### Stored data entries
- - - -

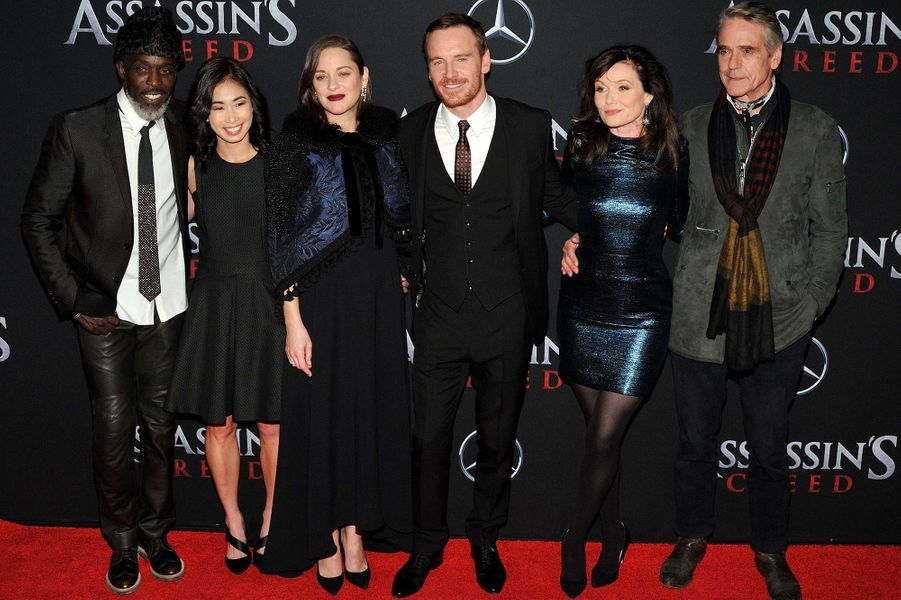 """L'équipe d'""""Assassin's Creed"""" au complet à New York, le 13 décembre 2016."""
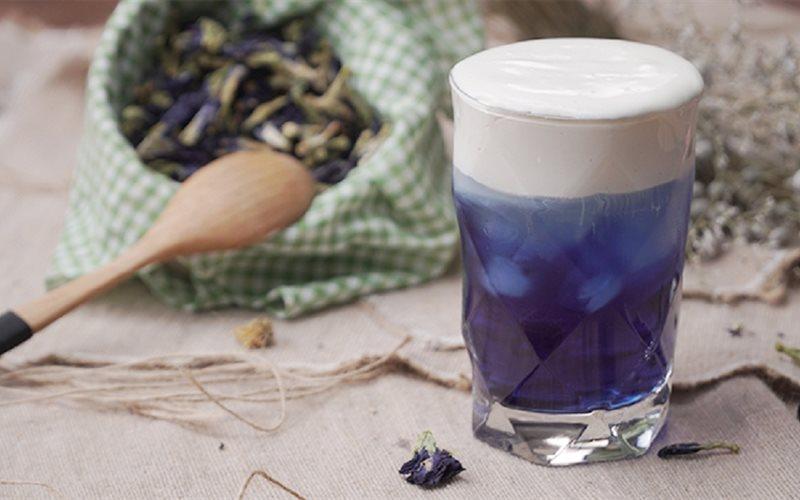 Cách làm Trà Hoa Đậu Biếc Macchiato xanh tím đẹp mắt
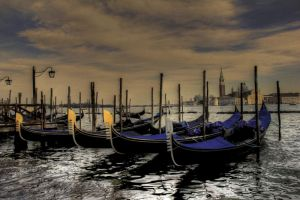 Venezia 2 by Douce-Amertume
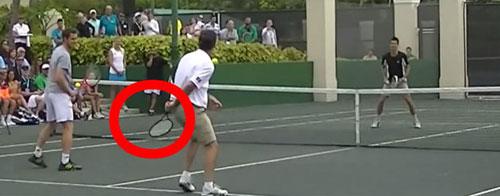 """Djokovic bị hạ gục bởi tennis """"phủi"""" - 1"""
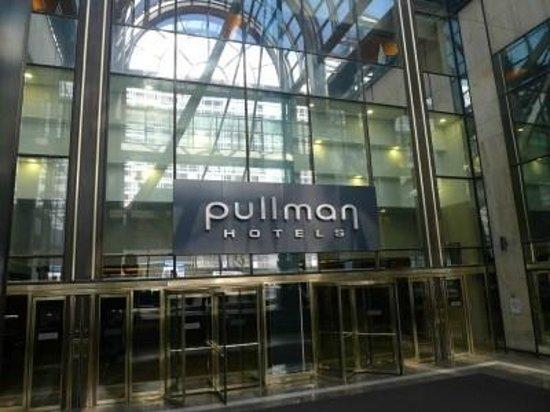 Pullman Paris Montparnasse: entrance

- - - -

An exact repetition of all the records above is required, excluding the pictures.

 """L'équipe d'""""Assassin's Creed"""" au complet à New York, le 13 décembre 2016."""
 Cách làm Trà Hoa Đậu Biếc Macchiato xanh tím đẹp mắt
 Venezia 2 by Douce-Amertume
 """Djokovic bị hạ gục bởi tennis """"phủi"""" - 1"""
 Pullman Paris Montparnasse: entrance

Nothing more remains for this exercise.